Dpco Unit 4

CHENDHURAN COLLEGE OF ENGINEERING AND TECHNOLOGY
Pilivalam (Po), Thirumayam (Tk), Pudukkottai (Dt.) – 622 507
Department of Computer Science and Engineering

III Semester
CS3351 – Digital Principles and Computer Organization
UNIT IV
PROCESSOR
PART-A
1. Define datapath.AU May-14, 18, Dec.-16
Ans.: Datapath is an unit used to operate on or hold data within a processor. Its elements include the
instruction and data memories, the register file, the ALU and adders.
2. Mention the various phases in executing an instruction. AU Dec.-17
Ans.: The four stages in the instruction pipelining are :
S1 - Fetch (F): Read instruction from the memory.
S2- Decode (D): Decode the opcode and fetch source operand (s) if necessary.
S3- Execute (E): Perform the operation specified by the instruction.
S4-Store (S): Store the result in the destination.
3. What is the ideal speed-up expected in a pipelined architecture with 'n' stages? Justify
your answer.
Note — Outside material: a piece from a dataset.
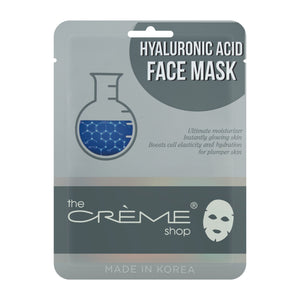 Hyaluronic Acid Face Mask - The Crème Shop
AU: May-07
• The performance of pipelined processor depends on whether the functional units are pipelined and whether
they are multiple execution units to allow all possible combination of instructions in the pipeline. If for
some combination, pipeline has to be stalled to avoid the resource conflicts then there is a structural hazard.
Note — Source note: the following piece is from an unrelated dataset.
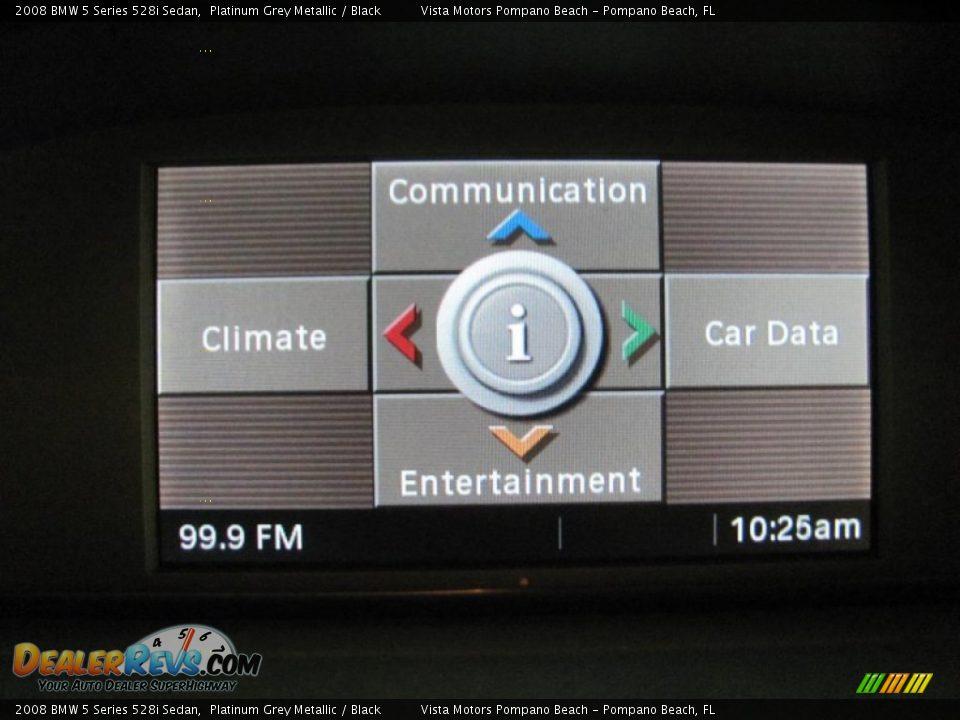 2008 BMW 5 Series 528i Sedan Platinum Grey Metallic / Black Photo #10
• In other words, we can say that when two instructions require the use of a given hardware resource at the
same time, the structural hazard occurs.
• The most common case in which this hazard may arise is in access to memory. One instruction may need
to access memory for storage of the result while another instruction or operand needed is being fetched. If
instructions and data reside in the same cache unit, only one instruction can proceed and the other
instruction is delayed. To avoid such type of structural hazards many processors use separate caches for
instruction and data.
4. What is meant by hazard in pipelining?AU: May-13, 17
Ans.: Any reason that causes the pipeline to stall is called a hazard.
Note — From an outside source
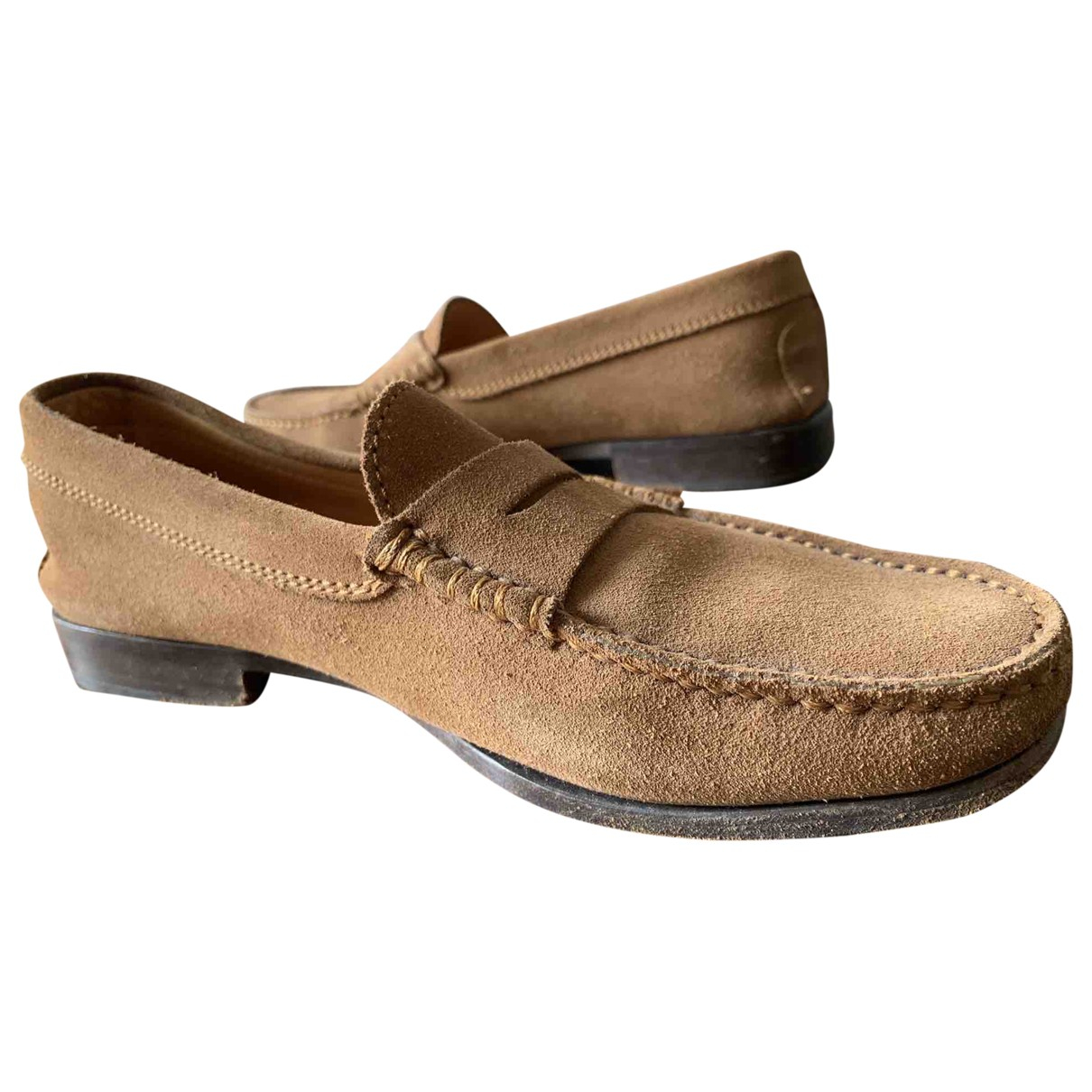 Tod's Gommino Camel Suede Flats for Men 6 UK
5. How addressing modes affect the instruction pipelining?AU : May-14
Ans.: Degradation of performance is an instruction pipeline may be due to address dependency where
operand address cannot be calculated without available information needed by addressing mode for e.g. an
instructions with register indirect mode cannot proceed to fetch the operand if the previous instructions is
1
loading the address into the register. Hence operand access is delayed degrading the performance of
pipeline.
6. What is data hazard in pipelining? What are the solutions ? AU: Dec.-07, May-12, 13
Ans.: When either the source or the destination operands of an instruction are not available at the time
expected in the pipeline and as a result pipeline is stalled, we say such a situation is a data hazard.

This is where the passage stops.